Exercise requirements
**a.** In the Calendar guide, what is the one hard requirement for the Calendar?
**b.** Please duplicate the stretch of the Calendar guide from "Unlike a chart, the" through "click-through you get.".
**c.** Go on with the Calendar guide from where it stops.

Passage shown
■ ■ ■ ■
How to Configure the Calendar Visualization
The Calendar turns a report into a month-by-month grid where every dated row lands on its day — either colored by a value, so a wall of days reads like a heatmap, or labeled with a category, so each day shows a status, an owner, or an outcome.
Unlike a chart, the Calendar has one hard requirement: a date. Give it a date field and something to show on each day, and it renders. What your data decides is which of the two modes you use, and how much of the color legend, roll-ups, and click-through you get.
This guide walks the whole sidebar, in the order it appears, and explains why some options are missing until your data can support them. It finishes with the part most people skip until a dashboard drags: keeping the Calendar fast.
1. What your data lets the Calendar do
Two questions decide everything:
Does the report have a date column, and can Yurbi read it? Without one, there is no Calendar. This is the one non-negotiable.
What do you want on each day — a number or a label? That is the choice between the two Display Types.
You have | Use | Each day shows |
|---|---|---|
A date + a numeric column | Numeric | A value, colored by a legend you define. Roll-ups, totals, drill-down. |
A date + a category column (any text) | Text | A label — a status, an owner, an outcome — chosen when a day has several rows. |
The Calendar works best on detail rows — one row per dated thing (a ticket, an order, an event). It gathers all the rows that fall on a day and combines them for you.
■ ■ ■ ■
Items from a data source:
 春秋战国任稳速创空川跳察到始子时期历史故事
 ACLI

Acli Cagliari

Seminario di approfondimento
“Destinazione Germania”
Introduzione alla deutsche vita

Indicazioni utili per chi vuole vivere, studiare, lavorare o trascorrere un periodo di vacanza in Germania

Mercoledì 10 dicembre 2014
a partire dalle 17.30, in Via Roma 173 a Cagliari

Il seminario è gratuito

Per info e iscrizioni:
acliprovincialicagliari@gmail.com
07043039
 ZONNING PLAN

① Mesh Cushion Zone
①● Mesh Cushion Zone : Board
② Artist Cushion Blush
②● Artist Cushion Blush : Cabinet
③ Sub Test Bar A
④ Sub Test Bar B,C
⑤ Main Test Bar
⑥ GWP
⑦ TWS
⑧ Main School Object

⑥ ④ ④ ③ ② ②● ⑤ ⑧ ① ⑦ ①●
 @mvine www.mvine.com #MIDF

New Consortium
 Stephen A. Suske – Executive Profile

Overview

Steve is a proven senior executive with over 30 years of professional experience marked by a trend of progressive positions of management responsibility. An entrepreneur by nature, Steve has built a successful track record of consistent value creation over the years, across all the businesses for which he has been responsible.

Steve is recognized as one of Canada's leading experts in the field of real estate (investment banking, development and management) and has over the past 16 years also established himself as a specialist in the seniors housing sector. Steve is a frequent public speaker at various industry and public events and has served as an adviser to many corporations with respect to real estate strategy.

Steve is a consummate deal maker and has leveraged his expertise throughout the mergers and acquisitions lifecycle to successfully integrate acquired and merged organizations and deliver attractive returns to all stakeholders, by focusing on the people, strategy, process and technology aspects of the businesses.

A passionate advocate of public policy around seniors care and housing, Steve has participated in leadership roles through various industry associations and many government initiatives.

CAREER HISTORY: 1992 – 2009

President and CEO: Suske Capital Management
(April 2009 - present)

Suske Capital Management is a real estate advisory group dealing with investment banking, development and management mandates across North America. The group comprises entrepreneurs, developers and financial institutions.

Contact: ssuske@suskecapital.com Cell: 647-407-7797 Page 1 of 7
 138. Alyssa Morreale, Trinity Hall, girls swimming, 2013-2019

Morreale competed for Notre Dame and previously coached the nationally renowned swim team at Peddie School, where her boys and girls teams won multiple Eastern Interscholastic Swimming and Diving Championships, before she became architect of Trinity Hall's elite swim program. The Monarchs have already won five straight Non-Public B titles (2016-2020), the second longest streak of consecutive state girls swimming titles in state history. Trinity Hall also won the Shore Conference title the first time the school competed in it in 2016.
■ ■ ■ ■
Your responses
**a.** A date.

**b.**
Unlike a chart, the Calendar has one hard requirement: a date. Give it a date field and something to show on each day, and it renders. What your data decides is which of the two modes you use, and how much of the color legend, roll-ups, and click-through you get.

**c.**
The most important setup step: use a timezone-aware date field
Build your calendar's date field as DTZ or DOZ — not DAT or DPO. In the report builder, use Add Formula on your date field and change its type to DTZ or DOZ from the dropdown. Here's why it matters: a plain date type (DAT or DPO) is shifted by each viewer's browser time zone, which can push a day's rows onto the day before — an event on the 15th showing up on the 14th. The timezone-aware types (DTZ, DOZ) account for the offset and keep every row on its true day. Do this on the calendar's report and on any drill-down target report, so the days line up on both sides.
Date formats the Calendar understands
If your column holds real dates, skip this. It matters when dates arrive as text.
Format | Example | Notes |
|---|---|---|
ISO date (recommended) |
| Unambiguous everywhere. Always prefer this. |
ISO date with time |
| Works — the Calendar places it on the correct day. |
Slashed date |
| Read by your region's convention — can be ambiguous. |
Use ISO (2026-03-15) whenever you can. It never gets read as the wrong day.
2. Display Type and Date Field
The top of the sidebar sets the two things the Calendar can't do without.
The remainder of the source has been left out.